*** Exercise inputs ***

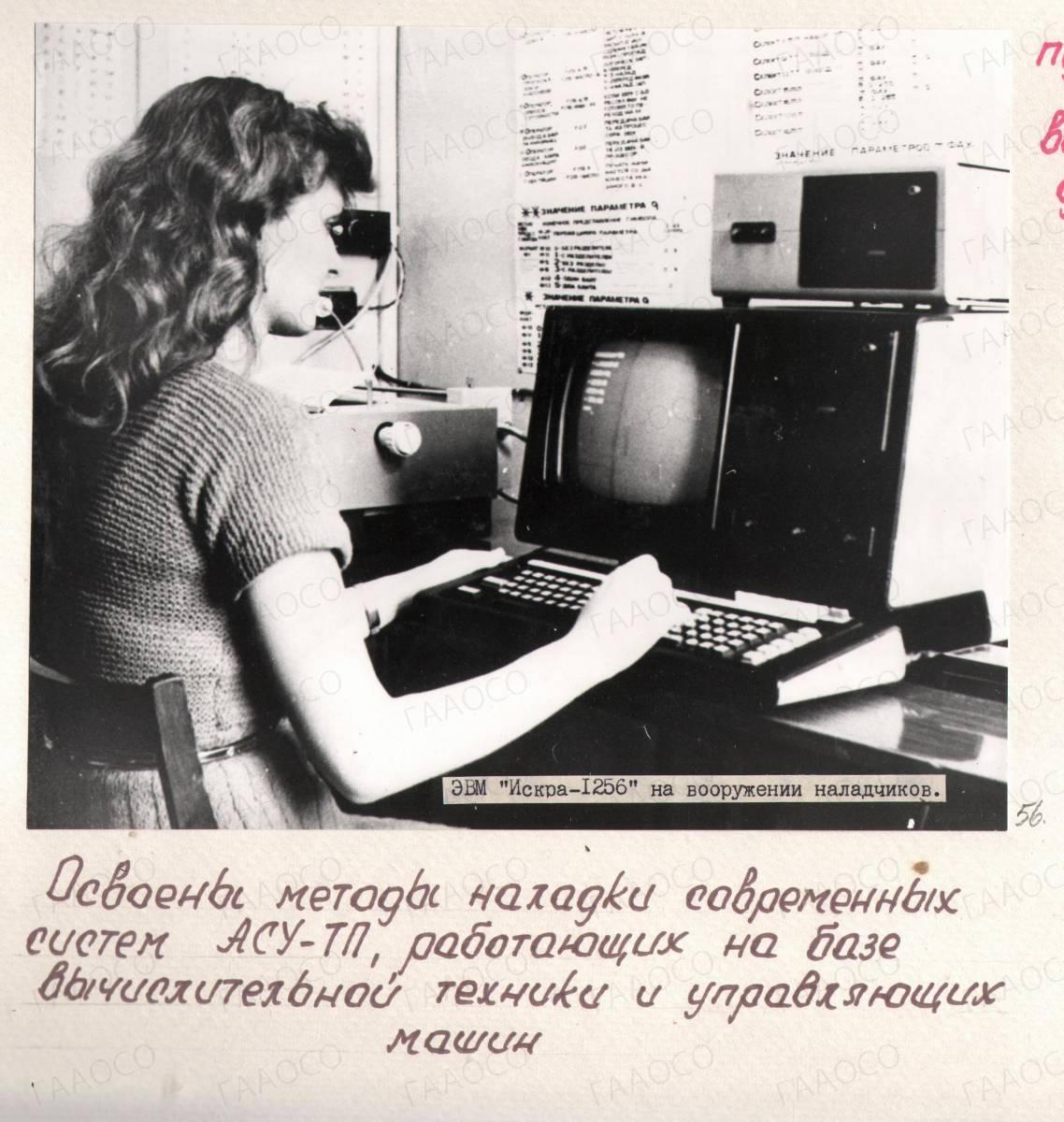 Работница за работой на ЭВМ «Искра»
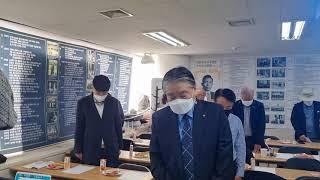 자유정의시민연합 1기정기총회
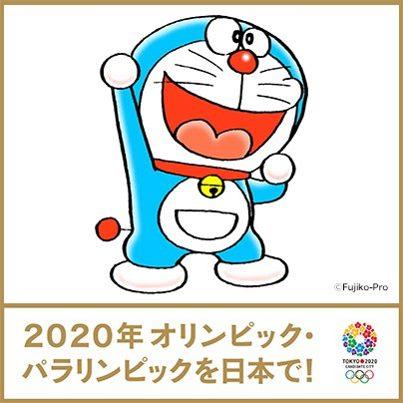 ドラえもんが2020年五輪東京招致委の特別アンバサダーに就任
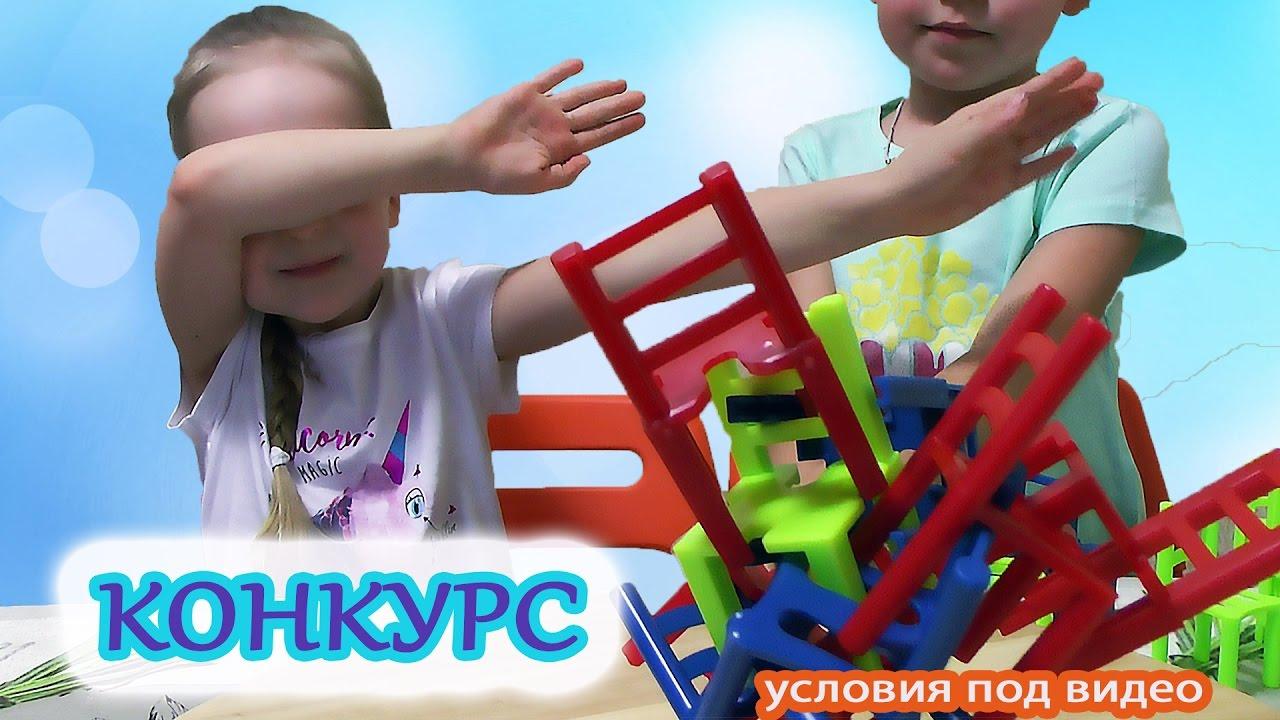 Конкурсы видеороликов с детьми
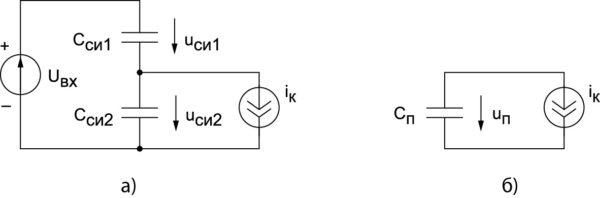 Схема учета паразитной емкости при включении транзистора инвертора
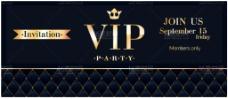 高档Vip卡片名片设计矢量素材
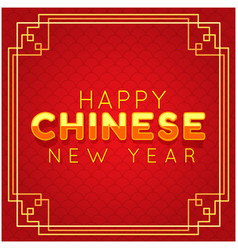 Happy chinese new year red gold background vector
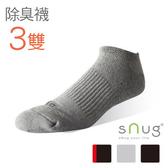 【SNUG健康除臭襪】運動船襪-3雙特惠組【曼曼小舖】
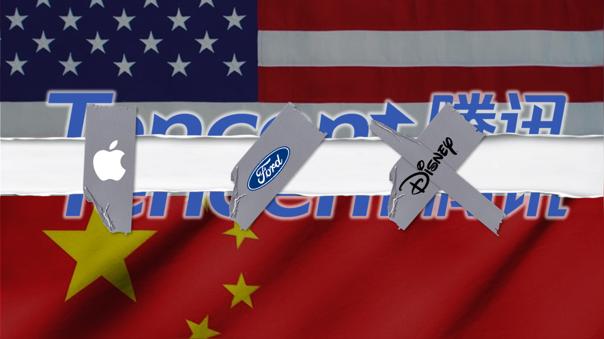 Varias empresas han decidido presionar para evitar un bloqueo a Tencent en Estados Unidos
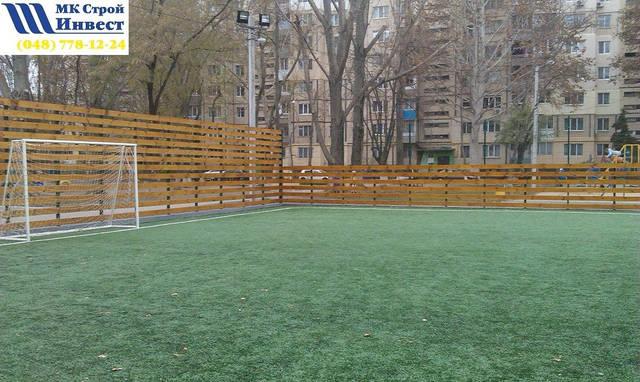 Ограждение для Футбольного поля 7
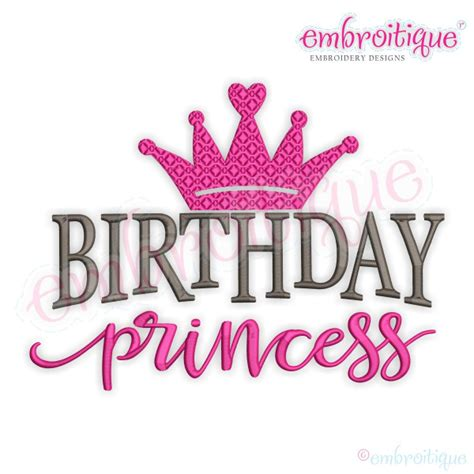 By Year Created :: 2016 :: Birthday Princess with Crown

*** End of Exercise inputs ***

## Task
Line by line, reproduce the material above exactly, leaving each picture out.

## Exercise result
 Работница за работой на ЭВМ «Искра»
 자유정의시민연합 1기정기총회
 ドラえもんが2020年五輪東京招致委の特別アンバサダーに就任
 Конкурсы видеороликов с детьми
 Схема учета паразитной емкости при включении транзистора инвертора
 高档Vip卡片名片设计矢量素材
 Happy chinese new year red gold background vector
 【SNUG健康除臭襪】運動船襪-3雙特惠組【曼曼小舖】
 Varias empresas han decidido presionar para evitar un bloqueo a Tencent en Estados Unidos
 Ограждение для Футбольного поля 7
 By Year Created :: 2016 :: Birthday Princess with Crown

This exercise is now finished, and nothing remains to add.